Takeda taps Protagonist before it’s Verified
Rusfertide’s big readout will now not come until 2025.
Rusfertide’s big readout will now not come until 2025.
Protagonist has said that its first-in-class hepcidin mimetic rusfertide has multi-billion dollar sales potential, and Takeda clearly also sees promise in the project: last night the Japanese group licensed the asset for $300m up front.
Takeda’s move comes before a big readout for rusfertide, from the pivotal Verify trial in the myeloproliferative disease polycythemia vera. However, enrolment into this study has been delayed, raising questions about how big this market might ultimately be.
Protagonist said in early January that recruitment was due to complete by the end of the current quarter, a timeline reiterated yesterday during a conference call to discuss the Takeda deal. This target had already been pushed back before, from the first half to the second half of 2023.
In 2022 Protagonist had cited “operational challenges, including site staff shortages” for the delay, and Takeda will have to hope that the problem hasn't been caused by slow recruitment due to a shortage of patients, for instance, or by patients being well served on current therapy.
Polycythemia vera affects around 100,000 patients in the US, Protagonist estimates, with many not well served by current therapies, including hydroxyura, interferons and Incyte’s Jakafi.
Verify
Results from Verify are now due in the first quarter of 2025; Takeda might have wanted to make its move before the asset got too expensive.

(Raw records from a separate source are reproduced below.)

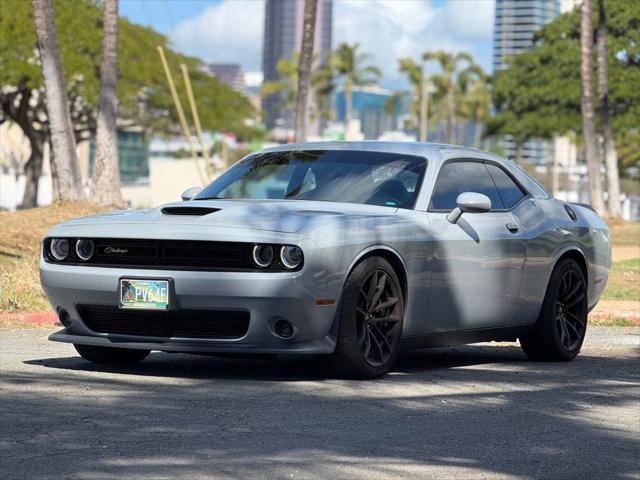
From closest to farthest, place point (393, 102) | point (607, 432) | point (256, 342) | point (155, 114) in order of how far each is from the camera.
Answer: point (607, 432) < point (256, 342) < point (155, 114) < point (393, 102)

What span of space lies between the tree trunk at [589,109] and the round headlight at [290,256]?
101 ft

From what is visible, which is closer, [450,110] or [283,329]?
[283,329]

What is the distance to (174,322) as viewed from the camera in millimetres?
8727

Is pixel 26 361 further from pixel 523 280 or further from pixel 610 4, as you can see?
pixel 610 4

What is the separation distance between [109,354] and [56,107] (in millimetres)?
16267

And the readout seems as derisked as possible in the world of biotech: the phase 2 Revive study found a 69% responder rate with rusfertide versus 19% with placebo, and Verify uses a similar primary endpoint and patient population.
Under the terms of the deal Protagonist will continue to be responsible for Verify, while Takeda will immediately begin pre-commercialisation activities. If rusfertide is approved the companies will jointly market it in the US, under a 50:50 profit share agreement, and Takeda will have exclusive ex-US rights.
The deal looks sensible for Protagonist, which is no longer facing the daunting prospect of a solo launch. The group will learn “a thing or two” about commercialisation, said its chief executive, Dinesh Patel, adding that the move was like hiring a personal trainer at the gym, “instead of lifting weights meaninglessly on your own”.
Another clever decision by the smaller partner could be a clause under which Protagonist can opt out of the profit-sharing arrangement after an FDA filing – if it does so it could receive up to $975m in milestones (versus up to $330m milestones if the agreement remains the same).
“At that junction we will truly understand how big a drug rusfertide is and, based on that, Protagonist can make an educated choice,” Patel said.
Protagonist, which previously scored a deal with Johnson & Johnson over the oral IL-23 blocker JNJ-2113, now has plenty of cash to spend on its remaining unpartnered asset, an oral IL-17 inhibitor, and the “half dozen” other discovery programmes it is working on.
Takeda, meanwhile, will have to hope that rusfertide becomes all it’s cracked up to be.